# SOS - Real Estate Agent



## yorkshire lass

does anyone know where the SOS Real Estate Agents based in Foz Do Arelho, Caldas Da Rainha, may have moved to, the building is empty and I would like to contact them.


----------



## John999

You will have to fly back to the UK, maybe Scotland to see them again, as they have returned home. Their website still on so why not use the link contact us??


----------



## yorkshire lass

cannot find the website do you have the website address


----------



## John999

Try this one


Link removed


----------



## yorkshire lass

I am getting no response, from website, does anyone have a phone number in UK for them


----------



## John999

Your best bet will be finding trough the "ladies" club. They left a few bills to pay, so probably some one in the "clubs" might be able to find you that phone number. They was known for charging 20/30 grand more then the real price and also for not paying the people who brought them customers, their commission. So .... they had to go back for family reasons


----------



## yorkshire lass

I will pm you John your friends are bigger crooks that that


----------



## John999

Which friends are you talking about :confused2:
The SOS people are known from praia del rei to Cadaval. Are you the one who was left behind to carrying with the "Business"


----------



## yorkshire lass

I didn't know someone was meant to be continuing the business, but if you are likely to know who that is will be very interested in knowing, because they will know where they are


----------



## John999

Are you for real? They left, but the website still on, so unless they fly back every time someone wants a "tour", someone else has to do it for them. Liz and Allen didn't left a good name behind when they left. Just ask the "ladies"


----------



## siobhanwf

John999 said:


> Your best bet will be finding trough the "ladies" club. They left a few bills to pay, so probably some one in the "clubs" might be able to find you that phone number. They was known for charging 20/30 grand more then the real price and also for not paying the people who brought them customers, their commission. So .... they had to go back for family reasons



I could mention many more estate agents both here and other parts of the world that put a high price on a house. So what is the difference here?. The buyer will only pay what they want to pay anyway!!!

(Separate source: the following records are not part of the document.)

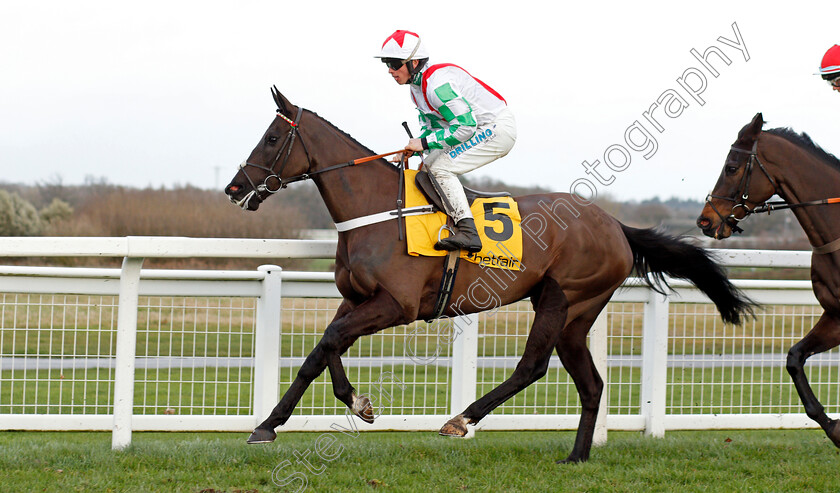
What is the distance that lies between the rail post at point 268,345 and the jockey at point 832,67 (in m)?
3.18

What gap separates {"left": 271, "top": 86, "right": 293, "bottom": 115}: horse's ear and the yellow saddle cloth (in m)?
0.68

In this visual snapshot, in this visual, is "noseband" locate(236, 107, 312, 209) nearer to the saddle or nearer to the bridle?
the bridle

And if you were the "seller" you would probably only to happy to have the extra dosh


My portuguese neighbour it turns out paid 15000 more for his house than we paid for ours... and they are amost identical.


----------



## Stellen

I saw the offices of SOS in Foz last week. They are closed and are for sale. My agent told me a horror story involving a Mercedes and a Range Rover. Aparently the lady at SOS swapped her Merc for the Range Rover but somehow later ended up with both cars, having 'stolen' the Merc back from the other party. I've no idea if it's a true story.


----------



## yorkshire lass

it is all true they have both cars and money which was also part of the deal 
the mercedes car has also been advertised for sale in the Portugal News, but it is currently sitting in Scotland.


----------



## Mr.Blueskies

All sounds very shifty to me ???


----------



## Mr.Blueskies

How long were they in business ?


----------



## siobhanwf

Please, please, please be very careful about what you say on an open forum. Not only you but the people who own and r un the site can be liable for any remarks made.

Remember if you yourself don't have proof you are just passing on hearsay.

"Slander refers to a malicious, false and defamatory spoken statement or report, while libel refers to any other form of communication such as written words or images".


----------



## Bubbles67

I don't know the story of SOS but the idea of Real Estate Companies not paying agents sales commissions is not new here (I am being general, of course it is only a selective few but people know who they are, no names needed). I suggest anyone working on a commission basis gets a clear agreement and if things go wrong then take legal advise. 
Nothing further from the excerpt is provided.